To recruit a large number of participants from all regions of Slovakia, we reported on the ongoing project in newspapers, on the radio, and on television. We distributed leaflets mainly to retirement homes and general practitioners’ clinics. An association of retirement companies provided a database of 140 facilities that were approached with a request for cooperation. From the approached organizations and contacts, the interested parties announced themselves via e-mail or telephone. Subsequently, the interested party was sent an informative article about the details of the research process and a personal meeting was arranged. MCI and AD participants were mainly recruited from the MEMORY Centre - a specialized centre for diagnosis, treatment, and education in the field of memory disorders and dementia. PD participants were mainly recruited from the Department of Neurology and Centre for Rare Movement Disorders of the L. Pasteur University Hospital. So, the group of positively diagnosed patients consists of people who have already been diagnosed with MCI, AD, or PD during a medical examination.

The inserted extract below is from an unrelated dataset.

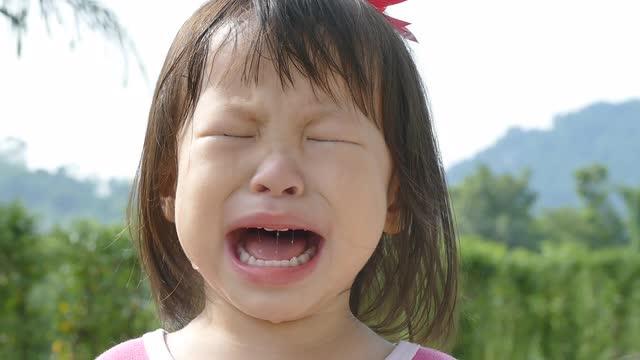 Đây là cách dỗ con nín khóc sai lầm mà cứ 10 mẹ thì tới 9 mẹ mắc phải - Ảnh 1.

During the recruitment the following methods and examinations were used.

The anamnestic questionnaire contains items for obtaining basic descriptive characteristics (gender, age, education, and lifestyle factors). Although the collection of samples of speech recordings is not quota-based, the aim is a heterogeneous proportional representation in relation to the monitored variables.

The subtest Similarities from the WAIS-III⁷⁴ is considered one of the best instruments for measuring the index of the verbal comprehension factor, in which crystallized intelligence (learned procedures and knowledge) is significantly involved^75–77. Premorbid intelligence is a concept through which the impact of neurological damage on cognitive performance is evaluated as an estimate of the basic, “premorbid” global performance before the onset of damage⁷⁸. The total score in the subtest is an indicator of the current level of the examinee’s abstraction ability and overall verbal comprehension. The test is also recommended as a suitable tool for the evaluation of semantics and language from the available tests adapted in our region.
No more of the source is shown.